> _Dataset records_
★ ★ ★ ★ ★ ★ ★

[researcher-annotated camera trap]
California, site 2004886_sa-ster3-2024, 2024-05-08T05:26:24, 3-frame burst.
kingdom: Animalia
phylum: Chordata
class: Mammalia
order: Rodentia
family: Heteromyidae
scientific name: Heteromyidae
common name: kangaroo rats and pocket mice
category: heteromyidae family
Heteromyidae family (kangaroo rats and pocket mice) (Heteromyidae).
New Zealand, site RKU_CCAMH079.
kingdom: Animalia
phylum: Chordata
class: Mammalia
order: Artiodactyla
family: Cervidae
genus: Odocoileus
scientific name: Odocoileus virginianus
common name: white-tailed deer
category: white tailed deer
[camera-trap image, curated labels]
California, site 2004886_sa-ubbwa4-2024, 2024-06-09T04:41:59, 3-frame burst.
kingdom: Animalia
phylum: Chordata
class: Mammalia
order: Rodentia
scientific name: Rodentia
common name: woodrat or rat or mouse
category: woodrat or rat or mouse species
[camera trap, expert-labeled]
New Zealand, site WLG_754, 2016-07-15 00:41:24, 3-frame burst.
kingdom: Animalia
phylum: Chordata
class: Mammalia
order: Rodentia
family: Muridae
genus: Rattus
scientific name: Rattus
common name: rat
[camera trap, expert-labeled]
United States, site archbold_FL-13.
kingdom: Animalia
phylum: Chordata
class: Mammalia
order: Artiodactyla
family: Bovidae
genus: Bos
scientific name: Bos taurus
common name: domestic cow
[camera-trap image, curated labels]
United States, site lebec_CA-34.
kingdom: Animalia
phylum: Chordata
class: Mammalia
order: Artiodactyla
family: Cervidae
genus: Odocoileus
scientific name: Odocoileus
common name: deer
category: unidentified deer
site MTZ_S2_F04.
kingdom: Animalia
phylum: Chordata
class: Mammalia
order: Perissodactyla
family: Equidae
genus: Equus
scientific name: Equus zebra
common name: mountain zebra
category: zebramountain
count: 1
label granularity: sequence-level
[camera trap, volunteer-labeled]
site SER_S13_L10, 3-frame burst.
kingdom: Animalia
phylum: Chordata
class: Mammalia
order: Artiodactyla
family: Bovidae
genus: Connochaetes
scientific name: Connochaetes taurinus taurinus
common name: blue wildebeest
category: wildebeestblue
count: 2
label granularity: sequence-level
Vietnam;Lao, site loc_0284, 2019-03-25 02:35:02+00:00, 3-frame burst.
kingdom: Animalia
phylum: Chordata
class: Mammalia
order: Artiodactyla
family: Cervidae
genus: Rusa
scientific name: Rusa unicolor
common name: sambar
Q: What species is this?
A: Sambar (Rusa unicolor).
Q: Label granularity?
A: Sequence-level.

★ ★ ★ ★ ★ ★ ★

> _Activity_
After reading the material above, repeat all of it exactly.

> _Response to this exercise_
[researcher-annotated camera trap]
California, site 2004886_sa-ster3-2024, 2024-05-08T05:26:24, 3-frame burst.
kingdom: Animalia
phylum: Chordata
class: Mammalia
order: Rodentia
family: Heteromyidae
scientific name: Heteromyidae
common name: kangaroo rats and pocket mice
category: heteromyidae family
Heteromyidae family (kangaroo rats and pocket mice) (Heteromyidae).
New Zealand, site RKU_CCAMH079.
kingdom: Animalia
phylum: Chordata
class: Mammalia
order: Artiodactyla
family: Cervidae
genus: Odocoileus
scientific name: Odocoileus virginianus
common name: white-tailed deer
category: white tailed deer
[camera-trap image, curated labels]
California, site 2004886_sa-ubbwa4-2024, 2024-06-09T04:41:59, 3-frame burst.
kingdom: Animalia
phylum: Chordata
class: Mammalia
order: Rodentia
scientific name: Rodentia
common name: woodrat or rat or mouse
category: woodrat or rat or mouse species
[camera trap, expert-labeled]
New Zealand, site WLG_754, 2016-07-15 00:41:24, 3-frame burst.
kingdom: Animalia
phylum: Chordata
class: Mammalia
order: Rodentia
family: Muridae
genus: Rattus
scientific name: Rattus
common name: rat
[camera trap, expert-labeled]
United States, site archbold_FL-13.
kingdom: Animalia
phylum: Chordata
class: Mammalia
order: Artiodactyla
family: Bovidae
genus: Bos
scientific name: Bos taurus
common name: domestic cow
[camera-trap image, curated labels]
United States, site lebec_CA-34.
kingdom: Animalia
phylum: Chordata
class: Mammalia
order: Artiodactyla
family: Cervidae
genus: Odocoileus
scientific name: Odocoileus
common name: deer
category: unidentified deer
site MTZ_S2_F04.
kingdom: Animalia
phylum: Chordata
class: Mammalia
order: Perissodactyla
family: Equidae
genus: Equus
scientific name: Equus zebra
common name: mountain zebra
category: zebramountain
count: 1
label granularity: sequence-level
[camera trap, volunteer-labeled]
site SER_S13_L10, 3-frame burst.
kingdom: Animalia
phylum: Chordata
class: Mammalia
order: Artiodactyla
family: Bovidae
genus: Connochaetes
scientific name: Connochaetes taurinus taurinus
common name: blue wildebeest
category: wildebeestblue
count: 2
label granularity: sequence-level
Vietnam;Lao, site loc_0284, 2019-03-25 02:35:02+00:00, 3-frame burst.
kingdom: Animalia
phylum: Chordata
class: Mammalia
order: Artiodactyla
family: Cervidae
genus: Rusa
scientific name: Rusa unicolor
common name: sambar
Q: What species is this?
A: Sambar (Rusa unicolor).
Q: Label granularity?
A: Sequence-level.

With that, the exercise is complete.